The contract between the GC and the subcontractor obligated the subcontractor to require its lower-tier subcontractors to maintain CGL coverage naming the GC as an additional insured (“AI”). The crane contractor’s owner believed he had done so. Moreover, prior to the worker’s injury, the crane contractor’s insurance agent provided the subcontractor with a certificate of insurance describing both the GC and the subcontractor as AIs under the crane contractor’s policy. The actual policy, however, did not name either the GC or the subcontractor as AIs. Instead, the AI endorsement stated that it covered other parties only “as required by contract, provided the contract is executed prior to loss.”

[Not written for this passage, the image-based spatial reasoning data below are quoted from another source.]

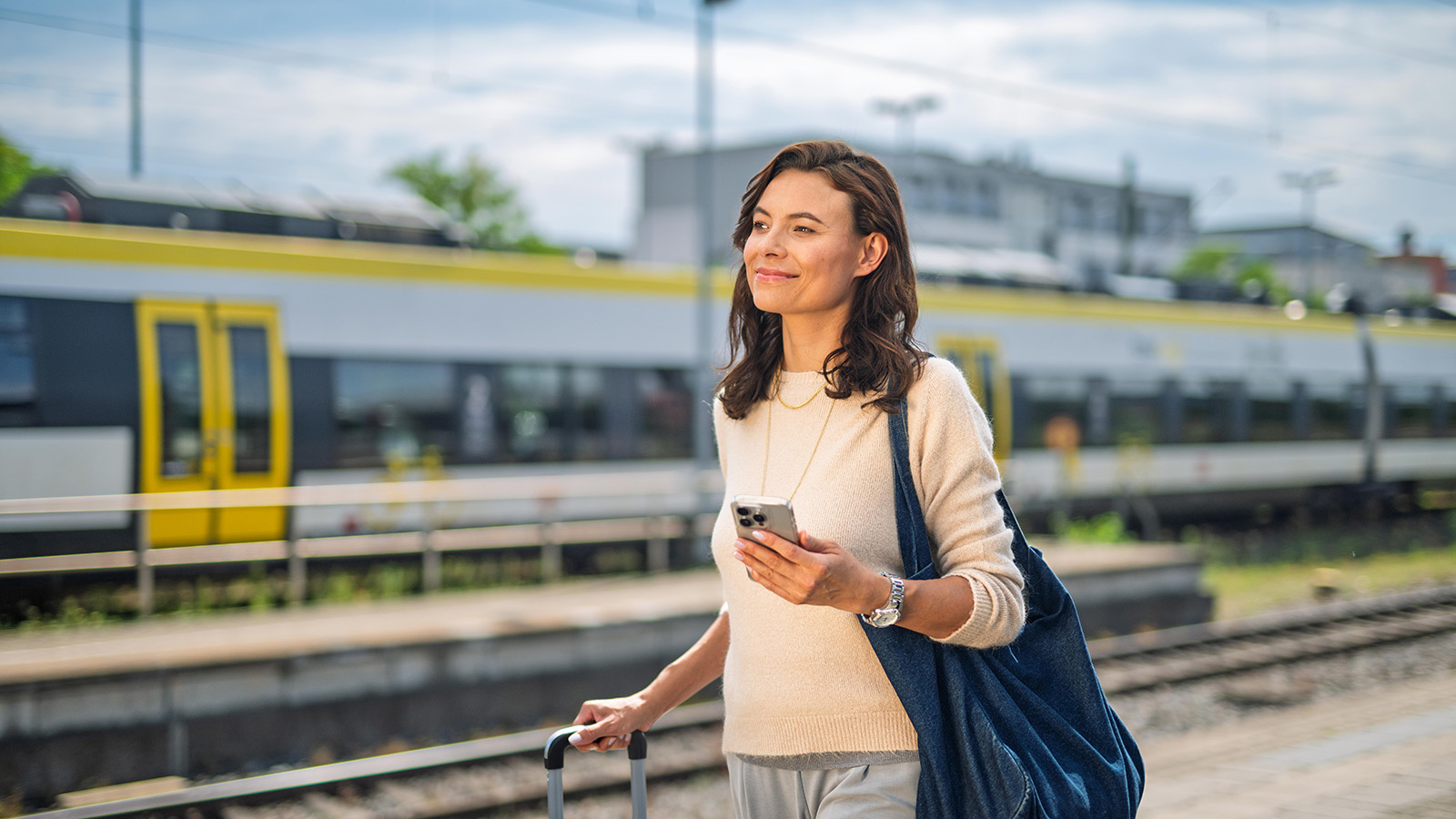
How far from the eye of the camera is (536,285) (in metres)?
13.8

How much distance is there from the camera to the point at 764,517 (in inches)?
70.6

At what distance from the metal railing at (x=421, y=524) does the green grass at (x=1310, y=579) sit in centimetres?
592

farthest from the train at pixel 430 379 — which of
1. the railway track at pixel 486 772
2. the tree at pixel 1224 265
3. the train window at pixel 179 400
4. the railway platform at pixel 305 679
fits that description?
the tree at pixel 1224 265

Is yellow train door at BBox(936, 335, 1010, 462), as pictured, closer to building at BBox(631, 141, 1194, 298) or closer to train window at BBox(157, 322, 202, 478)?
train window at BBox(157, 322, 202, 478)

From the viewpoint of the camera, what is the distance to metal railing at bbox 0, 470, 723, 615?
9219mm

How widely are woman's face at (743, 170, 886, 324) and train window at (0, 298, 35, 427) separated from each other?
10.3 metres

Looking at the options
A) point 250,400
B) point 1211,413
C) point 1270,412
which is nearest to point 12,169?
point 250,400

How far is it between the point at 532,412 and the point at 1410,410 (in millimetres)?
18150

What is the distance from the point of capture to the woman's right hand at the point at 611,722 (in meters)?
2.35

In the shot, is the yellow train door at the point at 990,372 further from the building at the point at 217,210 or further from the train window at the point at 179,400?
the train window at the point at 179,400

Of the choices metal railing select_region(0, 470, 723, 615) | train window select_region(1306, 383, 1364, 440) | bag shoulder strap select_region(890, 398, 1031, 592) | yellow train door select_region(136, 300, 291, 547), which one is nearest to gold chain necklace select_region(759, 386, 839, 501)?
bag shoulder strap select_region(890, 398, 1031, 592)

The crane contractor’s insurer refused to defend or indemnify the GC or the subcontractor in the injured worker’s suit. It reasoned that there was no actual “executed” (i.e., written and signed) contract obligating the crane contractor to provide AI coverage. After settling the claim with the worker for $210,000, the GC and the subcontractor brought a declaratory judgment action against the crane contractor’s insurer. The trial court granted summary judgment in favor of the insurer. It first found that the insurance agent had no authority to bind the insurer; thus, the certificate of insurance did not accomplish the addition of insureds. It next held that the parties’ oral agreement to add the GC and the subcontractor as AIs on the crane contractor’s policy did not constitute an “executed” contract. The appellate panel affirmed. It followed precedent from New York and Illinois in concluding that the word “executed,” as found in the AI endorsement, required a pre-loss, signed contract obligating the primary insured to grant AI status to the GC under its CGL policy.

This decision demonstrates that courts will follow carefully drafted policy language, even where the outcome does not comport with the shared understanding of the policyholder and the purported additional insureds.